Hoping to make a custom cruiser this winter, and need advice/recommendations on the rims.  Are there alloy/aluminum rims that are close in width and profile to the old Schwinn S-2s.  26 inch, 36 hole, double wall, silver or polished silver. I won't be using rim brakes, if that's an issue.  Are there rims like this out there, or am I searching for something that doesn't exist?  Thanks in advance.


----------



## Gordon (Oct 11, 2021)

Some of the earlier mountain bikes used a wide, square profile rim, but I don't think I have ever seen any that were tubular.


----------



## 49autocycledeluxe (Oct 11, 2021)

they are out there. look for "beach cruiser" type bikes. many have aluminum rims. 

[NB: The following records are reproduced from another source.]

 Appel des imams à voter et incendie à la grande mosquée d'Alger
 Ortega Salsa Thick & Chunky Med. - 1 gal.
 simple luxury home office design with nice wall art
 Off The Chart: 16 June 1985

I've actually looked at Walmart bikes for aluminum rims but they all seem to be painted.


----------



## SKPC (Oct 11, 2021)

Break out the wallet!
https://www.ebay.com/itm/194425051905?campid=5335809022

Another but dropstep style, not flat.   Stickers are removeble.
https://www.ebay.com/itm/363159244007?campid=5335809022


----------



## Schwinny (Oct 11, 2021)

They exist. I see them at the salvage occasionally.
I have a pair I got off the wall there but they weren't exactly flat centered, they had a little ridge on the side.
You would be looking for a rim in ISO-559 size. Look for rim manufacturing companies websites.
Sun-Ringle comes to mind


----------



## westwildcats (Oct 11, 2021)

Thanks for the thoughts and suggestions.  Stumbling around the web, I came across Alex dx 32, but they seem to be discontinued.  Gotta chuckle at the Rhyno lite XL pricing.  Red, 48 dollars.  Polished silver 135.  What??????


----------



## Superman1984 (Oct 12, 2021)

If you're not set on aluminum or double wall check out Husky bicycles website, S2 style 26" with 11g spokes. They're beefy enough for motoring & a lot less expensive. Spokes aren't stainless or anything but the 2 or 3 wheels I got from them were pretty straight & no major issues except dog peeing on them a few times🙄😒


----------